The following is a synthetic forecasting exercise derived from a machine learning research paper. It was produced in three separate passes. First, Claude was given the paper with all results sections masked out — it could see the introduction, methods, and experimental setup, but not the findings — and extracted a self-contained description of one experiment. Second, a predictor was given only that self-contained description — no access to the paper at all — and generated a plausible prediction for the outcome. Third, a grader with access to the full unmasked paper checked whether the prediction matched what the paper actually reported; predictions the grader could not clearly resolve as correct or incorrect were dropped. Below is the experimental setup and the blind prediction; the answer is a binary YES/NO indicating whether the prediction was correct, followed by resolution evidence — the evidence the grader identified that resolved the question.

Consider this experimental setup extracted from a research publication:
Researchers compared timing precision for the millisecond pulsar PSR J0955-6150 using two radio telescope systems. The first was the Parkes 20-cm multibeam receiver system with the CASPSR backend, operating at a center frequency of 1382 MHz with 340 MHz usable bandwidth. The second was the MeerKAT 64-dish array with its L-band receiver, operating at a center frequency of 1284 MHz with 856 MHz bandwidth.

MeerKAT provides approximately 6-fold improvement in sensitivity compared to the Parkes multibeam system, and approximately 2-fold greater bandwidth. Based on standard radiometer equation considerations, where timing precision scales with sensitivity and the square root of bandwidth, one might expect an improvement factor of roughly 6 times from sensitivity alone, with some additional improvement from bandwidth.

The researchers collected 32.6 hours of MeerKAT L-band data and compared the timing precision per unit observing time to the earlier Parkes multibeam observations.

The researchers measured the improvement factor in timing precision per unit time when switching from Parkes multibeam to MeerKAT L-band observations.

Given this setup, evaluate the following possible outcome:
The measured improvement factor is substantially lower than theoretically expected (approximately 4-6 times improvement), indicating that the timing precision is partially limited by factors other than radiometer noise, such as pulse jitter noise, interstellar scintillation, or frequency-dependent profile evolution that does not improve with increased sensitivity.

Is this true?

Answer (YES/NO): NO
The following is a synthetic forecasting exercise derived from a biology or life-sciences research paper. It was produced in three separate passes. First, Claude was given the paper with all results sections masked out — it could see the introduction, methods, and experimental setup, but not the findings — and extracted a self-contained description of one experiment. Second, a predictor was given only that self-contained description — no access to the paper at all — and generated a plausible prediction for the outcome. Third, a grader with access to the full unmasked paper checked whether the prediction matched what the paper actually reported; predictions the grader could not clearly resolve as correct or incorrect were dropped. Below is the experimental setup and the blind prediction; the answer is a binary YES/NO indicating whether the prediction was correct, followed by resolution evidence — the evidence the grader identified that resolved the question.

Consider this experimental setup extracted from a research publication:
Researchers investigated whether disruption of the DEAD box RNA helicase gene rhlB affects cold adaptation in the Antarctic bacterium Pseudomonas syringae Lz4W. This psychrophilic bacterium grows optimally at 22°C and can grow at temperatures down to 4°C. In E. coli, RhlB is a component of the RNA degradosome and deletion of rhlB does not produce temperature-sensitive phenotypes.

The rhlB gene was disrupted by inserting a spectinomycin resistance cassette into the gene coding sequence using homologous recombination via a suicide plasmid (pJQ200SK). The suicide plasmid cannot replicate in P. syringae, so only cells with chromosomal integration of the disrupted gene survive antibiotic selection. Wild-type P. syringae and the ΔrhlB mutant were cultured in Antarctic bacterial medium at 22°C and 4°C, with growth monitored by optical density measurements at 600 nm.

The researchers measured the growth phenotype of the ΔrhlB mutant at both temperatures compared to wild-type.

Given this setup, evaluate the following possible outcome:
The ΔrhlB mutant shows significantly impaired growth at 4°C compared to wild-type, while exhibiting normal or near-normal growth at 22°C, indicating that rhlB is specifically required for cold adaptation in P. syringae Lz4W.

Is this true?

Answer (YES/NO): NO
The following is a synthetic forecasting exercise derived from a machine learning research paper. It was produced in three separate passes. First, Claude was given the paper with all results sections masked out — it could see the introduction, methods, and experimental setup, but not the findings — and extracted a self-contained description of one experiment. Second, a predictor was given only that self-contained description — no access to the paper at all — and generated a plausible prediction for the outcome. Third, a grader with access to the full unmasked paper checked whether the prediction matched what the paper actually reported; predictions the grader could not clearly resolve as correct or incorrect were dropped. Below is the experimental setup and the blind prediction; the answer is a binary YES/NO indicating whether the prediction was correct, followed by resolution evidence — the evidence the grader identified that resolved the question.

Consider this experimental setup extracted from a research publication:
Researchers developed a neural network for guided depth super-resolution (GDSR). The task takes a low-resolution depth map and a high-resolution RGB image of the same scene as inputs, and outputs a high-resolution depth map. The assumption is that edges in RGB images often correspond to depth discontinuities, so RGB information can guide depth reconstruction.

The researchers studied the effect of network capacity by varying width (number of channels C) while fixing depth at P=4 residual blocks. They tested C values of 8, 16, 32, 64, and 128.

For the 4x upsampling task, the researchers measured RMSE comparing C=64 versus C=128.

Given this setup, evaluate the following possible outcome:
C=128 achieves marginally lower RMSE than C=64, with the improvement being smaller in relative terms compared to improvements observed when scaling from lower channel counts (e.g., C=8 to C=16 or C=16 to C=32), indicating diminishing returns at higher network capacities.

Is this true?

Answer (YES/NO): YES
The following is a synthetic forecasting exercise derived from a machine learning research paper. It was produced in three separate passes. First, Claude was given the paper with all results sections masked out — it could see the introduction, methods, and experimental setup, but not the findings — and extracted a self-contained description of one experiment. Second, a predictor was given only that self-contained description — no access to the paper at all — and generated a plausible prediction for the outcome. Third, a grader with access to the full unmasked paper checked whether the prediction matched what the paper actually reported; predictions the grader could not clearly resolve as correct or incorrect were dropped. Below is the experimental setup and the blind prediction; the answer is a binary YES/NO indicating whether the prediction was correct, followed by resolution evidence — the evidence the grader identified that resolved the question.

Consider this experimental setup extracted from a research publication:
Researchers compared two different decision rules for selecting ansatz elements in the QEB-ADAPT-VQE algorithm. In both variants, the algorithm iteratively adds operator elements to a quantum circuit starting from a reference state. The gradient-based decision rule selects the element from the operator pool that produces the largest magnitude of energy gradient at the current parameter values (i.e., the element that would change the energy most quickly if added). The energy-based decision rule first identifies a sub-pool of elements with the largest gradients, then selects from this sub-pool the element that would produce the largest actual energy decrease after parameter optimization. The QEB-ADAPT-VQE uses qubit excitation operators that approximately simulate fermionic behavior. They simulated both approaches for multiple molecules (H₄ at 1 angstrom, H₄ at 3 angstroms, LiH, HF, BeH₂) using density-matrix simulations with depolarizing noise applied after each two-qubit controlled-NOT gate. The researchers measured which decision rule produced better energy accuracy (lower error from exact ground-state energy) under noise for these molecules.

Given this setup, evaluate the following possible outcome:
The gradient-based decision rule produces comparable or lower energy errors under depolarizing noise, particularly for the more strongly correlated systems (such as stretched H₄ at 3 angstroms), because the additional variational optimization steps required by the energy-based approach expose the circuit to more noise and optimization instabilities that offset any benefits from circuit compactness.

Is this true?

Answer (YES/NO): NO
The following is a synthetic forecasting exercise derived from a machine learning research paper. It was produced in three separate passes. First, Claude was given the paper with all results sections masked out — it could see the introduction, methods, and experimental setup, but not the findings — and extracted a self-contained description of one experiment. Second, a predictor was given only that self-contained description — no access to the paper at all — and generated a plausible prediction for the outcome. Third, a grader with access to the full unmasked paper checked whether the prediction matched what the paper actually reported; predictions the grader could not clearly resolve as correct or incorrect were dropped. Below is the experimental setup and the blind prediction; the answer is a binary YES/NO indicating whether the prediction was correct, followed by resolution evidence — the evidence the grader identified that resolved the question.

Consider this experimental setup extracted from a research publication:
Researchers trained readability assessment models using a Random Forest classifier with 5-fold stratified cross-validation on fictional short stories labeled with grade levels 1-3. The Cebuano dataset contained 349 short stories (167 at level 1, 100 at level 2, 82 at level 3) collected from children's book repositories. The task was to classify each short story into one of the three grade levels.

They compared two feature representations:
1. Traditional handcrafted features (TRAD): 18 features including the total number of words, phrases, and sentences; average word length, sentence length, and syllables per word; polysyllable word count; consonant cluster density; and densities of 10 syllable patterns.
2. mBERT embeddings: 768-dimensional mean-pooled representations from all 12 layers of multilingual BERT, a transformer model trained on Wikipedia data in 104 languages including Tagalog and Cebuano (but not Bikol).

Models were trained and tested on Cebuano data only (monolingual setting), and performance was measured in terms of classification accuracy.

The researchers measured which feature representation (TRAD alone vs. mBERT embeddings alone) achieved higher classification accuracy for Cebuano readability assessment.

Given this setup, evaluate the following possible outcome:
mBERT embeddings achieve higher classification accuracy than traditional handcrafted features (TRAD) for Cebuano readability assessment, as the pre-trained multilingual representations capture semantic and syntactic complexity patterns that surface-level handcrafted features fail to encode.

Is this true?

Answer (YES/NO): NO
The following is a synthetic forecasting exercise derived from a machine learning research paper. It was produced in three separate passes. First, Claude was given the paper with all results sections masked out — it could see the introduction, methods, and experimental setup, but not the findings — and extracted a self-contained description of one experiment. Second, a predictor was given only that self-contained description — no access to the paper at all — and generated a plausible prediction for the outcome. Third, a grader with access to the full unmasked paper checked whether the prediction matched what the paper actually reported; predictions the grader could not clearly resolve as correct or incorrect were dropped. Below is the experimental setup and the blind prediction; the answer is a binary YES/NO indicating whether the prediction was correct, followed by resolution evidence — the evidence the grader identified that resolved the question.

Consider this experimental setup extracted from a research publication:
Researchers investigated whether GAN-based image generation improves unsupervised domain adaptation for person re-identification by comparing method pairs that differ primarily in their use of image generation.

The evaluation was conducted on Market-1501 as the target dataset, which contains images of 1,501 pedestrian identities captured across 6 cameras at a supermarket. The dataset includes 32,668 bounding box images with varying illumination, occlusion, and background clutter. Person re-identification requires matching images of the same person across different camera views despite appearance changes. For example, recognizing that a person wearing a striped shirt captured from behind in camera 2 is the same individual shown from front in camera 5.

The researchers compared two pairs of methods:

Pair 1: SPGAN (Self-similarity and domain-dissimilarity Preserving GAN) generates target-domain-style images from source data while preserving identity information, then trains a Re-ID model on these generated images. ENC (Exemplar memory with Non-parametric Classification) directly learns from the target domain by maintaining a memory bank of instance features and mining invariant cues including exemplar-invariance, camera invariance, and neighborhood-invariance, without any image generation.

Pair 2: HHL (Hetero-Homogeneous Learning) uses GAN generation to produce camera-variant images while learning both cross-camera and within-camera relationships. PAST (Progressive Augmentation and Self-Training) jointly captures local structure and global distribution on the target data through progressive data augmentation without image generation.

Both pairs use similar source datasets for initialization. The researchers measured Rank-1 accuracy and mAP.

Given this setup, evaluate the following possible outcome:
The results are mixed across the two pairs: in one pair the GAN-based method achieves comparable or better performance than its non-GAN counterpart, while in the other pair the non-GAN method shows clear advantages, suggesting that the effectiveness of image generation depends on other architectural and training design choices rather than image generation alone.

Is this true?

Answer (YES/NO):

************

# Your task
Extract each line holding the word "RMSE" from the records.

# Answer box
For the 4x upsampling task, the researchers measured RMSE comparing C=64 versus C=128.
C=128 achieves marginally lower RMSE than C=64, with the improvement being smaller in relative terms compared to improvements observed when scaling from lower channel counts (e.g., C=8 to C=16 or C=16 to C=32), indicating diminishing returns at higher network capacities.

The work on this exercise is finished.